## What this task involves:
Write the full listing out again, keeping every line exactly as it is.

## Records supplied:
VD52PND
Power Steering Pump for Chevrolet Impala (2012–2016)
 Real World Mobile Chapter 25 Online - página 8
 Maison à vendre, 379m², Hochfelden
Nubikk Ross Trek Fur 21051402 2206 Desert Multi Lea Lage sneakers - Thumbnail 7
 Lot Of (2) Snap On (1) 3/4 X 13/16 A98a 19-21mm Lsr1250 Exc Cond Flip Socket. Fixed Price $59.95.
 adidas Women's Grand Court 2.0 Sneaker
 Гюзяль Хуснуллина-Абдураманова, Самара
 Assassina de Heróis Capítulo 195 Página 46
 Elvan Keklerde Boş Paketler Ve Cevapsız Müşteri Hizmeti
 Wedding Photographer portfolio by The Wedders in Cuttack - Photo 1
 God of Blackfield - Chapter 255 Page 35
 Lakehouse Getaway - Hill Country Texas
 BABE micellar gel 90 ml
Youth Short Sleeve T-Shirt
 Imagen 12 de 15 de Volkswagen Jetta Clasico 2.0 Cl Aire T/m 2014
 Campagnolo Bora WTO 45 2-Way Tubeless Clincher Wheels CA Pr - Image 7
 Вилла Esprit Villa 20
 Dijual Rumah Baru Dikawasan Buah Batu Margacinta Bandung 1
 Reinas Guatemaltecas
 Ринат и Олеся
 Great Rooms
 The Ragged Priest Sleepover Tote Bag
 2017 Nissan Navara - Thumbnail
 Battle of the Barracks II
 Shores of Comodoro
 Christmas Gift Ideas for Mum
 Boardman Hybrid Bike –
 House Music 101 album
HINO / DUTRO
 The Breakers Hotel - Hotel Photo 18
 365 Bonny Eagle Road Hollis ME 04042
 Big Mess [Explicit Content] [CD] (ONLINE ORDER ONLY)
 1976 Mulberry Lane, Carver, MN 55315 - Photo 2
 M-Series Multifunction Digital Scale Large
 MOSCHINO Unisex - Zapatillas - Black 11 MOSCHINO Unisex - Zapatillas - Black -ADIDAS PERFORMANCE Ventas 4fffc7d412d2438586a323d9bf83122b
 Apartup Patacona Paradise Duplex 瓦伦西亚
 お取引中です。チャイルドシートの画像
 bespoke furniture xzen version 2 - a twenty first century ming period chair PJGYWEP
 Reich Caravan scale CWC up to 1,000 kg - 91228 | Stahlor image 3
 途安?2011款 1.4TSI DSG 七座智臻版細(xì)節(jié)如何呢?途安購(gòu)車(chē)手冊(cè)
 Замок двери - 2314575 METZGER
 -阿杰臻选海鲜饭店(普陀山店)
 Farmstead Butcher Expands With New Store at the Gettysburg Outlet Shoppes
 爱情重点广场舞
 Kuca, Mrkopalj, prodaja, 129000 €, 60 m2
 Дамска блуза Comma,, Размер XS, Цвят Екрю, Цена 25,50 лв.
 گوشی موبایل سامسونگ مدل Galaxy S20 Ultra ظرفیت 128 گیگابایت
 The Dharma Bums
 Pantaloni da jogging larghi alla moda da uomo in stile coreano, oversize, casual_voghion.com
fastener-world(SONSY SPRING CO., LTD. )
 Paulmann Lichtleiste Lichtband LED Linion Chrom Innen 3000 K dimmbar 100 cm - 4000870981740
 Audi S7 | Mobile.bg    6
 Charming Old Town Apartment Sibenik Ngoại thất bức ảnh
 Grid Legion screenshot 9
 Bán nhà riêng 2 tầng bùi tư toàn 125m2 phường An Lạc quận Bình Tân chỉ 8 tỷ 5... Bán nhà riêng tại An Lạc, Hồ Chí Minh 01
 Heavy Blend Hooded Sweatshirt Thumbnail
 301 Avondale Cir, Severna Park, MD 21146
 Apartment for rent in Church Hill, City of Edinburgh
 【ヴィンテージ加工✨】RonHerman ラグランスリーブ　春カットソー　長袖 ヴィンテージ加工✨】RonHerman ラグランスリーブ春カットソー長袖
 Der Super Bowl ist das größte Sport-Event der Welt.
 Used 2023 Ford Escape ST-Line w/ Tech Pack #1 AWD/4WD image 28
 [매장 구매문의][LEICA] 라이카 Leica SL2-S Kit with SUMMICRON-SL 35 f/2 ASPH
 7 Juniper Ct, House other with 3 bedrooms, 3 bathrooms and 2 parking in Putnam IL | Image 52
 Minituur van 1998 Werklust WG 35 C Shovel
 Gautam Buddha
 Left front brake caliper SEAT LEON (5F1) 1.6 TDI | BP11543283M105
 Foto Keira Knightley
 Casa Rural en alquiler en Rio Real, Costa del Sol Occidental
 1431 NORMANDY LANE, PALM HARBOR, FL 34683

## Finished task:
VD52PND
Power Steering Pump for Chevrolet Impala (2012–2016)
 Real World Mobile Chapter 25 Online - página 8
 Maison à vendre, 379m², Hochfelden
Nubikk Ross Trek Fur 21051402 2206 Desert Multi Lea Lage sneakers - Thumbnail 7
 Lot Of (2) Snap On (1) 3/4 X 13/16 A98a 19-21mm Lsr1250 Exc Cond Flip Socket. Fixed Price $59.95.
 adidas Women's Grand Court 2.0 Sneaker
 Гюзяль Хуснуллина-Абдураманова, Самара
 Assassina de Heróis Capítulo 195 Página 46
 Elvan Keklerde Boş Paketler Ve Cevapsız Müşteri Hizmeti
 Wedding Photographer portfolio by The Wedders in Cuttack - Photo 1
 God of Blackfield - Chapter 255 Page 35
 Lakehouse Getaway - Hill Country Texas
 BABE micellar gel 90 ml
Youth Short Sleeve T-Shirt
 Imagen 12 de 15 de Volkswagen Jetta Clasico 2.0 Cl Aire T/m 2014
 Campagnolo Bora WTO 45 2-Way Tubeless Clincher Wheels CA Pr - Image 7
 Вилла Esprit Villa 20
 Dijual Rumah Baru Dikawasan Buah Batu Margacinta Bandung 1
 Reinas Guatemaltecas
 Ринат и Олеся
 Great Rooms
 The Ragged Priest Sleepover Tote Bag
 2017 Nissan Navara - Thumbnail
 Battle of the Barracks II
 Shores of Comodoro
 Christmas Gift Ideas for Mum
 Boardman Hybrid Bike –
 House Music 101 album
HINO / DUTRO
 The Breakers Hotel - Hotel Photo 18
 365 Bonny Eagle Road Hollis ME 04042
 Big Mess [Explicit Content] [CD] (ONLINE ORDER ONLY)
 1976 Mulberry Lane, Carver, MN 55315 - Photo 2
 M-Series Multifunction Digital Scale Large
 MOSCHINO Unisex - Zapatillas - Black 11 MOSCHINO Unisex - Zapatillas - Black -ADIDAS PERFORMANCE Ventas 4fffc7d412d2438586a323d9bf83122b
 Apartup Patacona Paradise Duplex 瓦伦西亚
 お取引中です。チャイルドシートの画像
 bespoke furniture xzen version 2 - a twenty first century ming period chair PJGYWEP
 Reich Caravan scale CWC up to 1,000 kg - 91228 | Stahlor image 3
 途安?2011款 1.4TSI DSG 七座智臻版細(xì)節(jié)如何呢?途安購(gòu)車(chē)手冊(cè)
 Замок двери - 2314575 METZGER
 -阿杰臻选海鲜饭店(普陀山店)
 Farmstead Butcher Expands With New Store at the Gettysburg Outlet Shoppes
 爱情重点广场舞
 Kuca, Mrkopalj, prodaja, 129000 €, 60 m2
 Дамска блуза Comma,, Размер XS, Цвят Екрю, Цена 25,50 лв.
 گوشی موبایل سامسونگ مدل Galaxy S20 Ultra ظرفیت 128 گیگابایت
 The Dharma Bums
 Pantaloni da jogging larghi alla moda da uomo in stile coreano, oversize, casual_voghion.com
fastener-world(SONSY SPRING CO., LTD. )
 Paulmann Lichtleiste Lichtband LED Linion Chrom Innen 3000 K dimmbar 100 cm - 4000870981740
 Audi S7 | Mobile.bg    6
 Charming Old Town Apartment Sibenik Ngoại thất bức ảnh
 Grid Legion screenshot 9
 Bán nhà riêng 2 tầng bùi tư toàn 125m2 phường An Lạc quận Bình Tân chỉ 8 tỷ 5... Bán nhà riêng tại An Lạc, Hồ Chí Minh 01
 Heavy Blend Hooded Sweatshirt Thumbnail
 301 Avondale Cir, Severna Park, MD 21146
 Apartment for rent in Church Hill, City of Edinburgh
 【ヴィンテージ加工✨】RonHerman ラグランスリーブ　春カットソー　長袖 ヴィンテージ加工✨】RonHerman ラグランスリーブ春カットソー長袖
 Der Super Bowl ist das größte Sport-Event der Welt.
 Used 2023 Ford Escape ST-Line w/ Tech Pack #1 AWD/4WD image 28
 [매장 구매문의][LEICA] 라이카 Leica SL2-S Kit with SUMMICRON-SL 35 f/2 ASPH
 7 Juniper Ct, House other with 3 bedrooms, 3 bathrooms and 2 parking in Putnam IL | Image 52
 Minituur van 1998 Werklust WG 35 C Shovel
 Gautam Buddha
 Left front brake caliper SEAT LEON (5F1) 1.6 TDI | BP11543283M105
 Foto Keira Knightley
 Casa Rural en alquiler en Rio Real, Costa del Sol Occidental
 1431 NORMANDY LANE, PALM HARBOR, FL 34683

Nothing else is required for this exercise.